>> START Task data

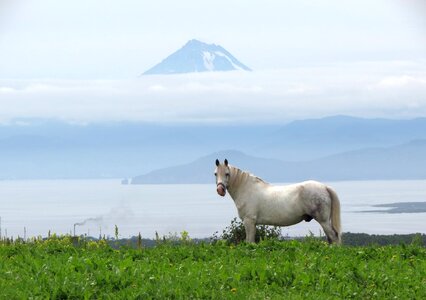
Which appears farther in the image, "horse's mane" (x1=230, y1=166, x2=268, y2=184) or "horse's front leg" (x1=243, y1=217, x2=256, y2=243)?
"horse's mane" (x1=230, y1=166, x2=268, y2=184)

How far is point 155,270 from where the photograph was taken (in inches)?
567

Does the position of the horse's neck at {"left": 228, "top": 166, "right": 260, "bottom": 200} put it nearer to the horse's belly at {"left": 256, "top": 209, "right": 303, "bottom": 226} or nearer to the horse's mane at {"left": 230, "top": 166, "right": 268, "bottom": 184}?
the horse's mane at {"left": 230, "top": 166, "right": 268, "bottom": 184}

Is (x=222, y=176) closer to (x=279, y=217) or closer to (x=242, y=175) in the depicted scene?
(x=242, y=175)

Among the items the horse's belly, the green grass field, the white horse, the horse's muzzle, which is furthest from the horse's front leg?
the green grass field

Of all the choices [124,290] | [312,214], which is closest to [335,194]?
[312,214]

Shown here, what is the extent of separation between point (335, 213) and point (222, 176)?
2762 millimetres

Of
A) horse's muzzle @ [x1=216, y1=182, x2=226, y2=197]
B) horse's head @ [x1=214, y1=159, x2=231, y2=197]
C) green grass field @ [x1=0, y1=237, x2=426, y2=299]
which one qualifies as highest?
horse's head @ [x1=214, y1=159, x2=231, y2=197]

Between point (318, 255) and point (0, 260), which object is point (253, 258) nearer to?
point (318, 255)

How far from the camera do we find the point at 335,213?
2042cm

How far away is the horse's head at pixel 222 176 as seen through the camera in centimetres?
2034

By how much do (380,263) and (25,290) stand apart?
636cm

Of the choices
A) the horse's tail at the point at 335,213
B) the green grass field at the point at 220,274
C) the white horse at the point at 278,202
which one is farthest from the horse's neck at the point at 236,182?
the green grass field at the point at 220,274

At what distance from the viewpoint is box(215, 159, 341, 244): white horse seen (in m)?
20.3

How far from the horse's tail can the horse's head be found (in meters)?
2.40
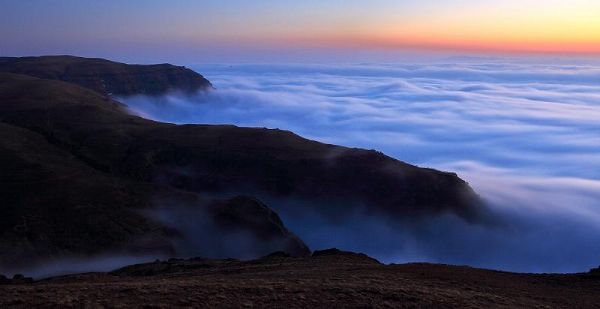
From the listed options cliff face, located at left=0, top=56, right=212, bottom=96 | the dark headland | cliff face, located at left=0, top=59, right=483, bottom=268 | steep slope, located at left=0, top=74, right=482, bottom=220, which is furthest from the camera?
cliff face, located at left=0, top=56, right=212, bottom=96

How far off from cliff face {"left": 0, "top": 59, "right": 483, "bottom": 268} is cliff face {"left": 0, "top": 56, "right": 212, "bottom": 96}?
134ft

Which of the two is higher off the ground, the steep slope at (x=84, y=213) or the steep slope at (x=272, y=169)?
the steep slope at (x=272, y=169)

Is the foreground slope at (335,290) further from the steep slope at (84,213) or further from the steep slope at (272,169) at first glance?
the steep slope at (272,169)

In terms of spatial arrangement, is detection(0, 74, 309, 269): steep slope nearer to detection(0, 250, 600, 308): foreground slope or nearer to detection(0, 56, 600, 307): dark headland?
detection(0, 56, 600, 307): dark headland

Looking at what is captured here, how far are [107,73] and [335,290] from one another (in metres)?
117

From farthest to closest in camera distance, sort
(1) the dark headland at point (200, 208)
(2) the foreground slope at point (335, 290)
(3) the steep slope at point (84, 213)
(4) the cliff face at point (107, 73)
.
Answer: (4) the cliff face at point (107, 73) < (3) the steep slope at point (84, 213) < (1) the dark headland at point (200, 208) < (2) the foreground slope at point (335, 290)

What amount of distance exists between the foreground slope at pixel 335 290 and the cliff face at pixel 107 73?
101m

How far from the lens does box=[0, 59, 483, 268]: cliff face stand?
3375 centimetres

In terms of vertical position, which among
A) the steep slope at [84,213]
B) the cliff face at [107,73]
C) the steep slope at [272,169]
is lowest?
the steep slope at [84,213]

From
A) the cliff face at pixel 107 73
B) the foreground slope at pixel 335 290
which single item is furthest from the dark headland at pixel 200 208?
the cliff face at pixel 107 73

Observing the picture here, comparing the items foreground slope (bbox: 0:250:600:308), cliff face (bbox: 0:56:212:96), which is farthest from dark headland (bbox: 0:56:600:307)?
cliff face (bbox: 0:56:212:96)

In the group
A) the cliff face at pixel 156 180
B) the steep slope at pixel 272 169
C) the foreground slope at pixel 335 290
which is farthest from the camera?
the steep slope at pixel 272 169

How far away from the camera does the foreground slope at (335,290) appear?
1251cm

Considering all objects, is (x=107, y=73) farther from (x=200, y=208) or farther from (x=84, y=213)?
(x=84, y=213)
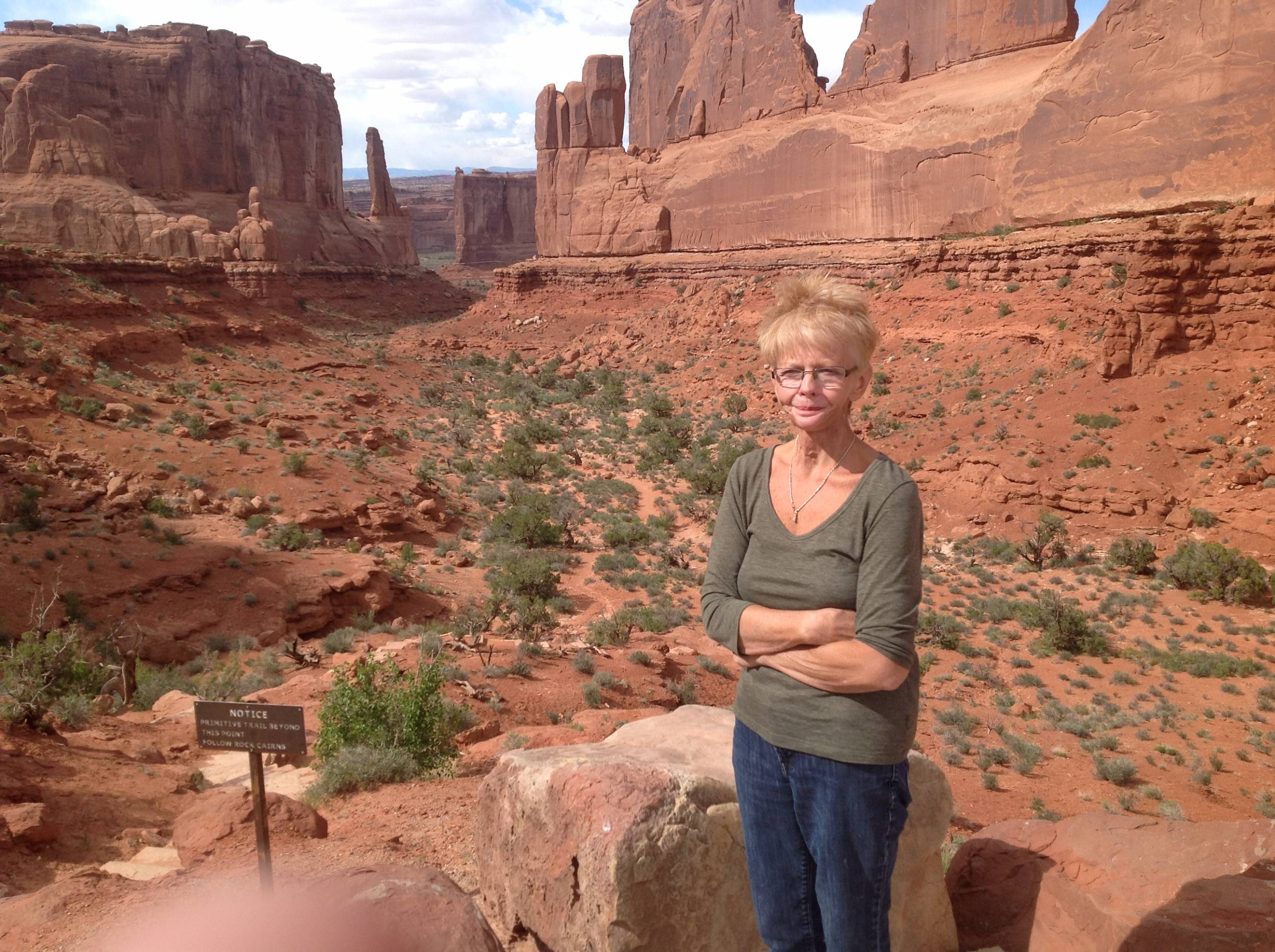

>> END Task data

■ Stated exercise:
Show every line from the rows above that contains the word "closest", copying each one in full.

■ Answer to this exercise:
Of all the choices [124,290] | [312,214], which is closest to [335,194]?
From farthest to closest in camera distance, sort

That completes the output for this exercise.